HISTORY OF THE
SAPIEHA PALACE

Photo by Norbert Tukaj

The Sapieha Palace is a High Baroque countryside villa, and part of an ensemble of residential and cult buildings, built in the Vilnius-suburb of Antakalnis in the 17th century.

 

The palace was constructed between 1689 and 1692 by the order of Kazimierz Jan Paweł Sapieha, Grand Hetman of the Grand Duchy of Lithuania, voivode (palatine) of Vilnius. Situated next to the palace is a French-style park, Trinitarian Monastery and the Church of Jesus the Saviour. Architect Giovanni Batista Frediani, sculptor Giovanni Pietro Perti, and painter Michelangelo Palloni worked on the ensemble. 
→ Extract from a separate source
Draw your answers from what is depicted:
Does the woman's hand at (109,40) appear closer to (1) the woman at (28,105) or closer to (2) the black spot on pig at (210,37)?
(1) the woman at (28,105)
Vilnius. Palace ruins in Antakalnis by Jokūbas Šolma, 1742, LNDM, T-594

Sapieha Palace by Jonas Šolma, 1819, LNDM, Fi-316/19

The Sapieha family owned the palace until the 18th century. Later, in the 19th century a hospital was located there, as well as an ophthalmology clinic, while in the Soviet era an elite school of anti-aircraft defense radiotechnics was stationed there. After Lithuania regained its independence, a long period of archeological and architectural research was carried out, and a restoration programme of the palace architecture was devised, the palace was restored and adapted for use. In the spring of 2024, the palace will open to visitors as a new department of the Contemporary Art Centre.

 

The palace and park is the only existing ensemble from the Baroque period in Lithuania to have survived and boasts many important elements that have been preserved to this day: the palace building itself, the park, three gates, and the remaining walls that border the palace courtyard and park. However, in the 200 years since the Sapieha family left Antakalnis, the architecture of the park’s greenery has changed, and farm yard buildings and sections of wall in the courtyard and park have been demolished. It is the surroundings of the ensemble that have experienced the most significant change: the forests have been replaced by built-up quarters and the visual and compositional connection of the park with the nearby church has been obstructed by a 19th-century hospital building.

 

In 2001, the Sapieha Palace was officially registered on the list of Real Heritage of Lithuania following the earlier registration of the complex of buildings of the Sapieha residence, the Trinitarian monastery and the hospital in 1992.